The philosophical narrative here is that changes in the means of effecting capital punishment have reflected evolving public sensibilities. "A number of previous capital cases have tested the laws to the limit," writes Nicholas Wapshott in the New York Sun, "as a result of which the method of taking life has had to be changed. Hanging, asphyxiation by gas and electrocution have been largely deemed to provide an ancillary and therefore wholly illegal 'cruel and unnecessary punishment' and have over time been replaced by the three-chemical method."

But, Mr. Wapshott goes on, "there have also been a string of cases in which the injection method has proved to have been so drawn out, or so incompetently administered, ... that the injection method itself has in some jurisdictions been discredited and abandoned."

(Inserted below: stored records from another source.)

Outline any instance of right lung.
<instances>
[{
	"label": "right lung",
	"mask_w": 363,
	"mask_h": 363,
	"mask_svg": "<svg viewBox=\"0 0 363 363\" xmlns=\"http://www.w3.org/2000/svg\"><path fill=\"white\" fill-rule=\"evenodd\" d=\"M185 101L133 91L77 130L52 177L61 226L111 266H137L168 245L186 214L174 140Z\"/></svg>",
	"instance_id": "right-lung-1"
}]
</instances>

Meanwhile, Supreme Court watchers note that the outcome of this case might be affected by a decision the court rendered in April. In Gonzales v. Carhart, the court upheld the federal ban on partial-birth abortion. Critics argue that opposition to abortion and euthanasia should go hand in hand with opposition to capital punishment. But Gonzales v. Carhart was decided on narrower grounds than simply the sanctity of life, and so the fight goes on.

In Baze v. Rees, the justices, at the prodding of the two Kentucky killers (Baze murdered a sheriff and his deputy; Bowling shot to death a young couple and wounded their small child), are up to their arses in semantic questions. The Eighth Amendment prohibits punishment that is cruel and unusual. What if the punishment is merely cruel? Or unusual? Does it need to be both at the same time in order to qualify for Eighth Amendment protection?

The Kentucky court ruled that "conflicting medical testimony prevents us from stating categorically that a prisoner feels no pain," but adds that "the prohibition is against cruel and unusual punishment and does not require a complete absence of pain."

Here is a lapidary example of the confusion brought on by judicial expansionism. Objections to capital punishment have been widely voiced over several generations, and these objections have been democratically conjugated in changing practices. Year after year, fewer capital sentences have been handed down, fewer executions scheduled. One after another, a dozen individual states have abolished the practice.

Why did the Supreme Curt have to get into this act? It is the states' legislatures that need to affirm, or disavow, the degree of punishment. If the measure of public disapproval of murder is best reflected by the severity of the consequences, why can't legislatures continue to be left free to act? Or can that happen only when pain is rendered constitutional?